The Conservative proposals do at least acknowledge the need for skills from abroad. Michael Howard is proposing a ‘points system’ along the lines of that operated in Australia, whereby immigrants have to prove that they are qualified to work in sectors of the economy where Australia has a shortage of workers. You can be sure that under Mr Howard’s system the state’s immigration planners would see to public-sector needs; you can be equally sure they would be less good at responding to the employment needs of private industry. As free-marketeers, the Conservatives should welcome the free movement of people. The freedom of foreigners to look for work in Britain is mirrored by the opportunities many Britons take to live and work abroad. The antiimmigration lobby only ever tells us one side of the ledger, but in 2003 a record 361,000 people left the country. In fact, so many Dereks and Veras are planning to retire to the sun that they may soon outnumber the Olgas and Ahmeds arriving here.

There is, of course, another side to the immigration debate: asylum-seekers. It is true that there is something deeply unsatisfactory about having hordes of foreigners living in bed-and-breakfast accommodation at taxpayers’ expense. But asylum-seekers are forced into idleness only because they are forbidden to work while their applications are being processed. The system discourages those who want to come to Britain with the healthy desire to work and better themselves, and encourages agitators and terrorists who can use their free time and their taxpayer-funded bedsits to plot against the West.
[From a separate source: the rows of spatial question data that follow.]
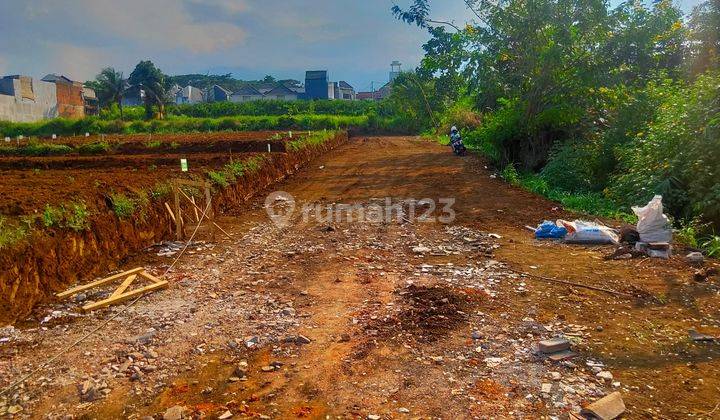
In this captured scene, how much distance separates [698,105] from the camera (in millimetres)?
8492

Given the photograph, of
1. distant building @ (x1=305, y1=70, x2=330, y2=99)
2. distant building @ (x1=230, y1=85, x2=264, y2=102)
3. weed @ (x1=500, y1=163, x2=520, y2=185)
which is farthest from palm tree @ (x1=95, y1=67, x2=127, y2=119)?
weed @ (x1=500, y1=163, x2=520, y2=185)

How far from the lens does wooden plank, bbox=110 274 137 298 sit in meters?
6.06

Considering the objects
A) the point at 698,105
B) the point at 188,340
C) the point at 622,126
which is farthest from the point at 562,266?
the point at 622,126

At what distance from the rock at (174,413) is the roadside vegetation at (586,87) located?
8668mm

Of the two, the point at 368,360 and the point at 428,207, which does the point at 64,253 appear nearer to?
the point at 368,360

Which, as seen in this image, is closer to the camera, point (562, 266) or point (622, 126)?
point (562, 266)

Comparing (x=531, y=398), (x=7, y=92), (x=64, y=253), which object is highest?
(x=7, y=92)

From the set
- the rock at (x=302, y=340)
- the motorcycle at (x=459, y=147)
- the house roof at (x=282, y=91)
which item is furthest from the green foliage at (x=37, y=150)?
the house roof at (x=282, y=91)

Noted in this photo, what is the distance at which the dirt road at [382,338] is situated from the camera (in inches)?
152

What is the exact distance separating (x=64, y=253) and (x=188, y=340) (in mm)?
2856

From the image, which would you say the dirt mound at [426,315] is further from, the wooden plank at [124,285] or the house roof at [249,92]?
the house roof at [249,92]

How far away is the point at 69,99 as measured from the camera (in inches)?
2098

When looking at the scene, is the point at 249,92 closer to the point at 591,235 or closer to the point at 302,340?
the point at 591,235

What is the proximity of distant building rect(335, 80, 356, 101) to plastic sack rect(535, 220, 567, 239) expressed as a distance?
74.3 metres
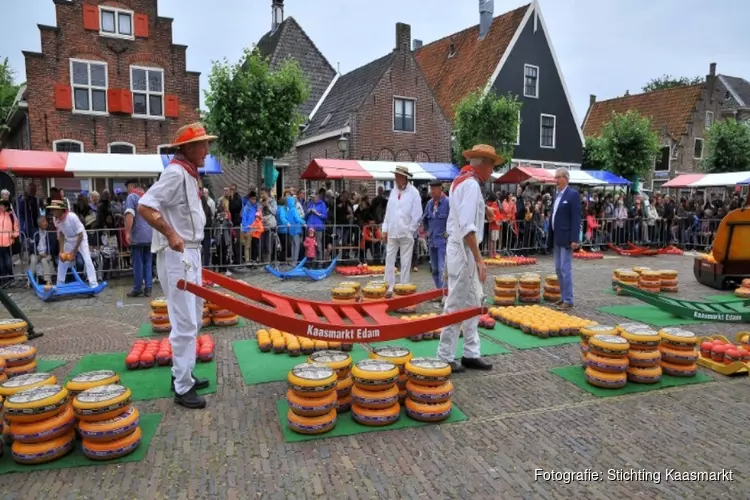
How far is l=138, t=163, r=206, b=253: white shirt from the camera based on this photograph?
4602 millimetres

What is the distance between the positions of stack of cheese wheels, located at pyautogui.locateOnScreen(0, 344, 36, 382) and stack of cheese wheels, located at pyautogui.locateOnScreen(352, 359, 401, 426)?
3.53m

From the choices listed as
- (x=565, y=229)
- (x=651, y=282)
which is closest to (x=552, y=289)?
(x=565, y=229)

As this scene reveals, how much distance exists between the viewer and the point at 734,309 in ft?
24.1

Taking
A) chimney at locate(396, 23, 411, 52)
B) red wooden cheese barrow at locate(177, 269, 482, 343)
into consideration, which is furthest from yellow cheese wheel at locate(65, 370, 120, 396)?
chimney at locate(396, 23, 411, 52)

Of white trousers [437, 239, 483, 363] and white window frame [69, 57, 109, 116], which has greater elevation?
white window frame [69, 57, 109, 116]

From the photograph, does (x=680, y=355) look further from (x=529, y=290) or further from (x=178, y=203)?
(x=178, y=203)

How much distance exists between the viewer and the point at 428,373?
4512 millimetres

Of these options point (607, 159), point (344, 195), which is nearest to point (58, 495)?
point (344, 195)

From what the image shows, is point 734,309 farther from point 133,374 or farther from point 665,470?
point 133,374

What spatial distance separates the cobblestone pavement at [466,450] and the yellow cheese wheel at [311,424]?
0.17 meters

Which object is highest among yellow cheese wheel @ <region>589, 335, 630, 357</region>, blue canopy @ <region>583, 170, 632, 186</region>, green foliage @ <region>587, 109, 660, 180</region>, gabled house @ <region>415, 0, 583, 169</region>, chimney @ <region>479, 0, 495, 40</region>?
chimney @ <region>479, 0, 495, 40</region>

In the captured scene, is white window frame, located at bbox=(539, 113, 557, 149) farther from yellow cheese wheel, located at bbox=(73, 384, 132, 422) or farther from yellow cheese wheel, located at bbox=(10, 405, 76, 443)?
yellow cheese wheel, located at bbox=(10, 405, 76, 443)

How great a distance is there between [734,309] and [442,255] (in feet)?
14.8

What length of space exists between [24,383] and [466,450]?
3732 millimetres
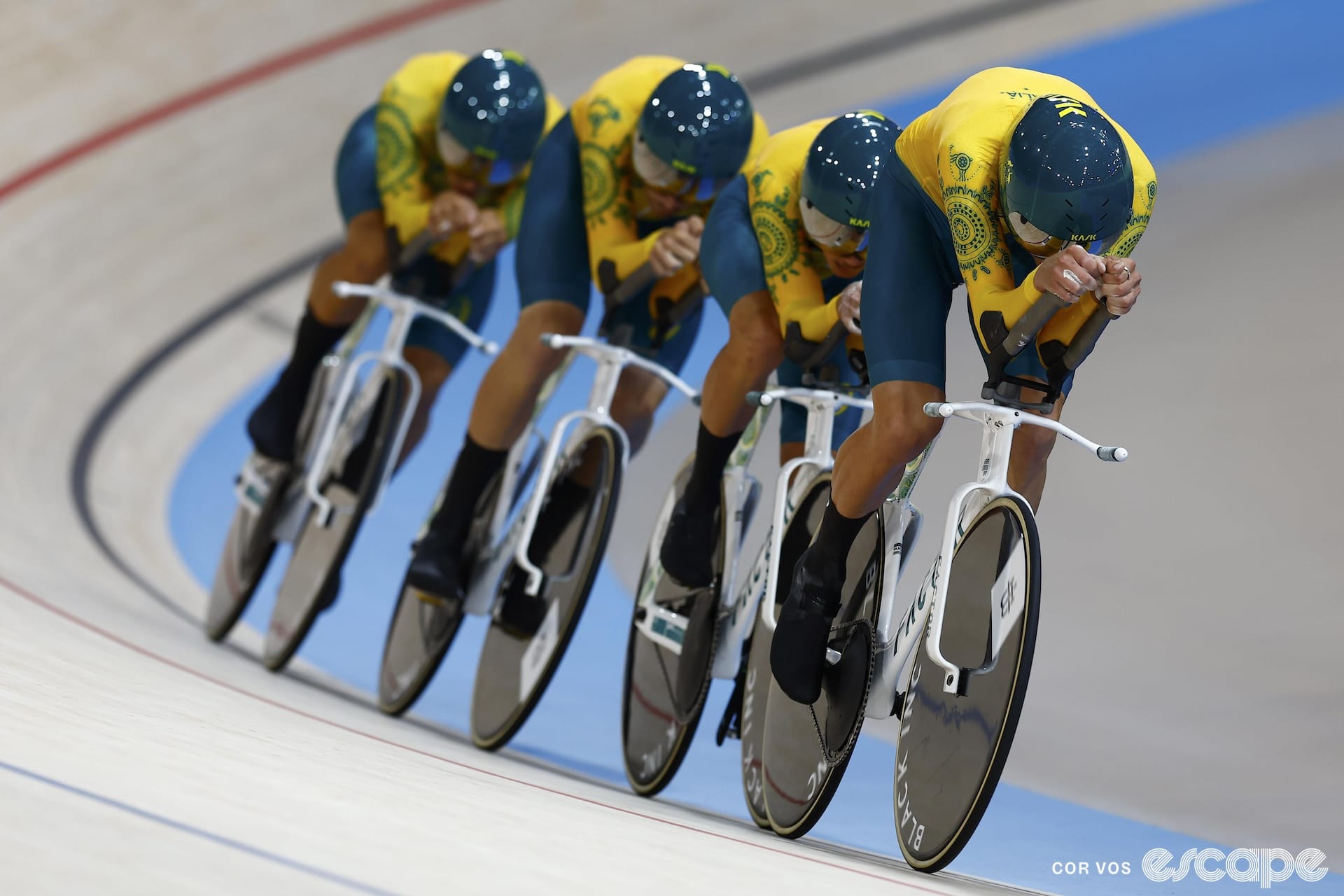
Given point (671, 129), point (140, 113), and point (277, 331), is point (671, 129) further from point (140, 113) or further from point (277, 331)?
point (140, 113)

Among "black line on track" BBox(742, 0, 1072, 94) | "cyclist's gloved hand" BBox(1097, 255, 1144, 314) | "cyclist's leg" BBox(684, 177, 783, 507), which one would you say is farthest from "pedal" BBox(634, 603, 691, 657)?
"black line on track" BBox(742, 0, 1072, 94)

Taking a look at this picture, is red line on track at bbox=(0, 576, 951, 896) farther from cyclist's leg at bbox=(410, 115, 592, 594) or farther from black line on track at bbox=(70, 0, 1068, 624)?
black line on track at bbox=(70, 0, 1068, 624)

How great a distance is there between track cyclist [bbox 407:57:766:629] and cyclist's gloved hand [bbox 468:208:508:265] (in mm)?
263

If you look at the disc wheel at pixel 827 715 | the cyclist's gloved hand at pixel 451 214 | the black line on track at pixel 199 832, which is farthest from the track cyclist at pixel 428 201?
the black line on track at pixel 199 832

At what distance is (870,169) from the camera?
2.82 metres

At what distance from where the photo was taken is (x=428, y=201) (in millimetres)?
4105

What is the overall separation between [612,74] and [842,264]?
0.89m

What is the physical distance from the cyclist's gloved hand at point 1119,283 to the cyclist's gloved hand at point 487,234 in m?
2.07

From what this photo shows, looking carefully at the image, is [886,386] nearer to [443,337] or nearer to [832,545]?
[832,545]

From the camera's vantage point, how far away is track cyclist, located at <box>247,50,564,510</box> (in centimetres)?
384

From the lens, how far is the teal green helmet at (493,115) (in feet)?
12.4

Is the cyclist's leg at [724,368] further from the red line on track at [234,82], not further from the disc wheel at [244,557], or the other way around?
the red line on track at [234,82]

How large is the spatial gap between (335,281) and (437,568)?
112 centimetres

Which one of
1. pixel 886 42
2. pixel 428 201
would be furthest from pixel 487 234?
pixel 886 42
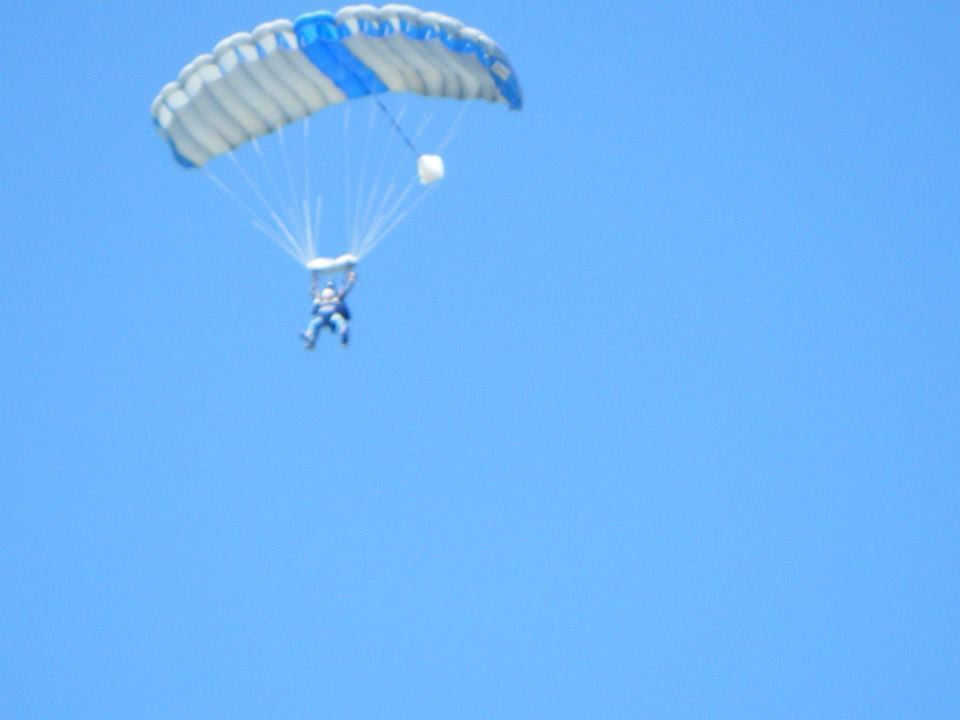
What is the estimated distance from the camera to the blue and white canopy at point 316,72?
2803 cm

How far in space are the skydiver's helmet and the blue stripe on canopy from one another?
77.8 inches

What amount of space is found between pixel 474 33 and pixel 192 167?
3456 millimetres

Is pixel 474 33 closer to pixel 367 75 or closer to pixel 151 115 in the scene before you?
pixel 367 75

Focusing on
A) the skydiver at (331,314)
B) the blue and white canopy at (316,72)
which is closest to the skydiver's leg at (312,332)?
the skydiver at (331,314)

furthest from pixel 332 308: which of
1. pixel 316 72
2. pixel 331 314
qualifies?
pixel 316 72

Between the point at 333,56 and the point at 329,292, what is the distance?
8.04 feet

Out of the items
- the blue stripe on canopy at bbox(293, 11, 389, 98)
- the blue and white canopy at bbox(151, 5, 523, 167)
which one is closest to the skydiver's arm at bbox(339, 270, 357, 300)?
the blue and white canopy at bbox(151, 5, 523, 167)

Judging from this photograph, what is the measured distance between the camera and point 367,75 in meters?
28.7

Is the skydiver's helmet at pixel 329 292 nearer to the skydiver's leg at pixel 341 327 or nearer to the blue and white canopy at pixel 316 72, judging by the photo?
the skydiver's leg at pixel 341 327

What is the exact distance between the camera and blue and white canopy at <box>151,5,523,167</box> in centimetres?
2803

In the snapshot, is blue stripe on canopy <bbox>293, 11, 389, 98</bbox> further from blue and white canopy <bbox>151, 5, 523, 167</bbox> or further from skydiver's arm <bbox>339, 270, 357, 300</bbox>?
skydiver's arm <bbox>339, 270, 357, 300</bbox>

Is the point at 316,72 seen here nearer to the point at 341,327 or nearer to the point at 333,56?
the point at 333,56

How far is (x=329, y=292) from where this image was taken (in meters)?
29.0

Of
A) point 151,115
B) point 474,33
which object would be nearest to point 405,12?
point 474,33
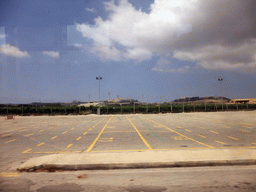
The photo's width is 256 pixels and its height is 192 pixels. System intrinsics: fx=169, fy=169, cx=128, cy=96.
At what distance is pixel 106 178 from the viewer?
477cm

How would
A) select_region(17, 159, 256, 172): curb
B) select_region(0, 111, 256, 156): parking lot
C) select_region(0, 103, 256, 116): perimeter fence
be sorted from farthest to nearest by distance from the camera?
1. select_region(0, 103, 256, 116): perimeter fence
2. select_region(0, 111, 256, 156): parking lot
3. select_region(17, 159, 256, 172): curb

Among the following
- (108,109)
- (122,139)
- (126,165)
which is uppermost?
(108,109)

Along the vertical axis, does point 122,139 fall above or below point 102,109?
below

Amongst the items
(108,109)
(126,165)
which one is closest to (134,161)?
(126,165)

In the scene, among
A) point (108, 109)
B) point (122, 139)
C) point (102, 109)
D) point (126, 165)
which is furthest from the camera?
point (108, 109)

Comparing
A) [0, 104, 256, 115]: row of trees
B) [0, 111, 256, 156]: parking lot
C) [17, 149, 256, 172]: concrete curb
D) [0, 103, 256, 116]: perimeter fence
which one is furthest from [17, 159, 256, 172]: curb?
[0, 104, 256, 115]: row of trees

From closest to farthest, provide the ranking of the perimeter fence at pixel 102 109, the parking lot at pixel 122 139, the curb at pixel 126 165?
the curb at pixel 126 165 < the parking lot at pixel 122 139 < the perimeter fence at pixel 102 109

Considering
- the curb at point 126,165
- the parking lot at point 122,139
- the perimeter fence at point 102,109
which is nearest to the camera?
the curb at point 126,165

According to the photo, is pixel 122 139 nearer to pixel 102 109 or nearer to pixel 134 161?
pixel 134 161

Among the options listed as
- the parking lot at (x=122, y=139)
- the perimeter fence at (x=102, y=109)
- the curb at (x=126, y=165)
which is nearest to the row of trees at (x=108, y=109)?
the perimeter fence at (x=102, y=109)

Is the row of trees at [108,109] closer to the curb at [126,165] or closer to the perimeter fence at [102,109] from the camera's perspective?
the perimeter fence at [102,109]

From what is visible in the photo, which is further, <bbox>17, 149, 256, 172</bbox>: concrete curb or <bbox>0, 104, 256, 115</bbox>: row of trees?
<bbox>0, 104, 256, 115</bbox>: row of trees

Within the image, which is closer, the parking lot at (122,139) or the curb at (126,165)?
the curb at (126,165)

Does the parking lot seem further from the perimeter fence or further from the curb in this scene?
the perimeter fence
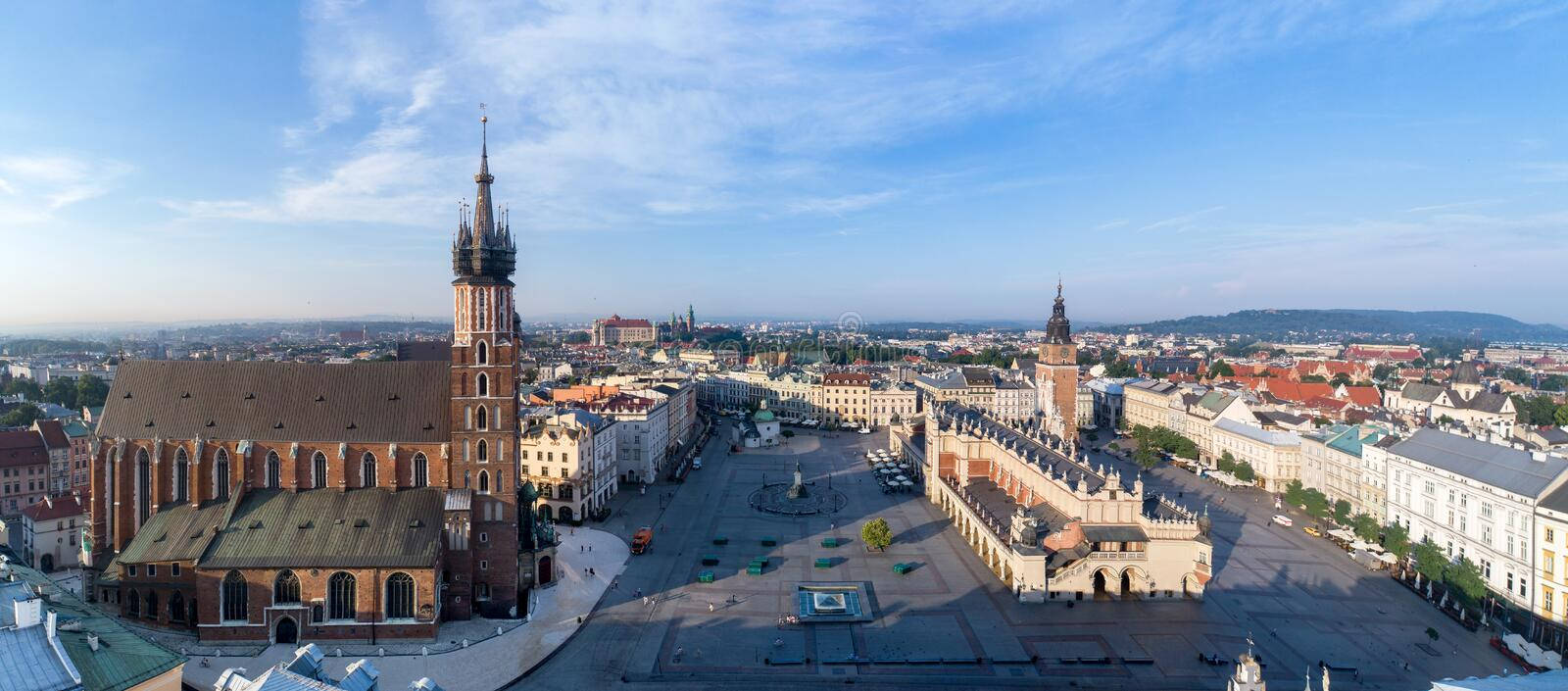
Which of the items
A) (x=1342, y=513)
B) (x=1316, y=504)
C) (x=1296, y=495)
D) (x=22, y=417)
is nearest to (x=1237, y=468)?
(x=1296, y=495)

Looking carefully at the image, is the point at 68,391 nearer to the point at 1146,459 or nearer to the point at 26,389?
the point at 26,389

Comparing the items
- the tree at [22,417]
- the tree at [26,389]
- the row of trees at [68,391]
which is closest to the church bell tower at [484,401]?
the tree at [22,417]

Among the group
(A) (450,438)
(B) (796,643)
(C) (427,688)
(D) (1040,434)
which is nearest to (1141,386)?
(D) (1040,434)

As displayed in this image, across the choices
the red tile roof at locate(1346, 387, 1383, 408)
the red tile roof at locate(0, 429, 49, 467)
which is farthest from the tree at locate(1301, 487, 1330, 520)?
the red tile roof at locate(0, 429, 49, 467)

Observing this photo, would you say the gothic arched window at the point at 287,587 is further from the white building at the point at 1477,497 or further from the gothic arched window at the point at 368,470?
the white building at the point at 1477,497

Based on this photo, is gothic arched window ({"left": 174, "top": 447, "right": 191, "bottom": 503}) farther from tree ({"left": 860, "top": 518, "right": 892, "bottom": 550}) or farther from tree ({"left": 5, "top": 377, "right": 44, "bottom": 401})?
tree ({"left": 5, "top": 377, "right": 44, "bottom": 401})

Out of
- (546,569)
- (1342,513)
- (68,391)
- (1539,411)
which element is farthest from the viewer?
(68,391)
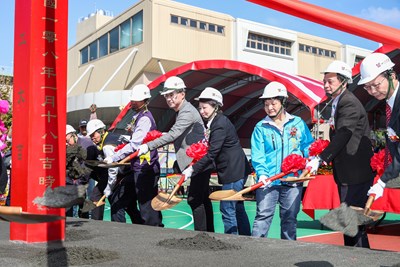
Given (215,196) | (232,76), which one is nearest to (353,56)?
(232,76)

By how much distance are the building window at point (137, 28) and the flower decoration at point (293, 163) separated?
34.6m

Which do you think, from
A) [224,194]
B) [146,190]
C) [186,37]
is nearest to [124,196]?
[146,190]

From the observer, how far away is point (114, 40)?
140ft

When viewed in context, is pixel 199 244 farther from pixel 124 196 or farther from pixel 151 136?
pixel 124 196

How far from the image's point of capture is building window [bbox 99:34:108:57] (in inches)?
1726

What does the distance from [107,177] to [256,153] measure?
2.80 m

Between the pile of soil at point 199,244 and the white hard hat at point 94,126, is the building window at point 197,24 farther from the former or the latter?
the pile of soil at point 199,244

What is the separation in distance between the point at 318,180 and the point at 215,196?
3.40 m

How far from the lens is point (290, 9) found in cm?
259

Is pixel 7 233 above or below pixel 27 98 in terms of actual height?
below

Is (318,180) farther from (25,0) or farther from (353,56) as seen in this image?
(353,56)

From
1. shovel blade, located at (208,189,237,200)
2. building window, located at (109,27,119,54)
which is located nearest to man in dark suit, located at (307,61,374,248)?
shovel blade, located at (208,189,237,200)

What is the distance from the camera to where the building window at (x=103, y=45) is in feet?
144

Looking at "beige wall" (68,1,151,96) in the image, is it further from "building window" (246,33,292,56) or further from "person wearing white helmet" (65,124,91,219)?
"person wearing white helmet" (65,124,91,219)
It is curious that Michael Howard, himself the offspring of Jewish refugees, should have chosen the 60th anniversary of the liberation of Auschwitz to announce a plan to withdraw from the 1951 UN Convention on Refugees. Is he really saying that he would turn back people fleeing from mortal danger if his arbitrary quota were exceeded? What Mr Howard is proposing would rightly earn Britain international condemnation. A smaller change in the law, however, would be welcome: let asylum-seekers work, and make it their duty to look for work. No one genuinely fleeing from persecution is going to object to that. And we will find out how many of the Daily Mail’s ‘benefit scroungers’ actually have entrepreneurial skills capable of taking them, like Michael Howard, to the top.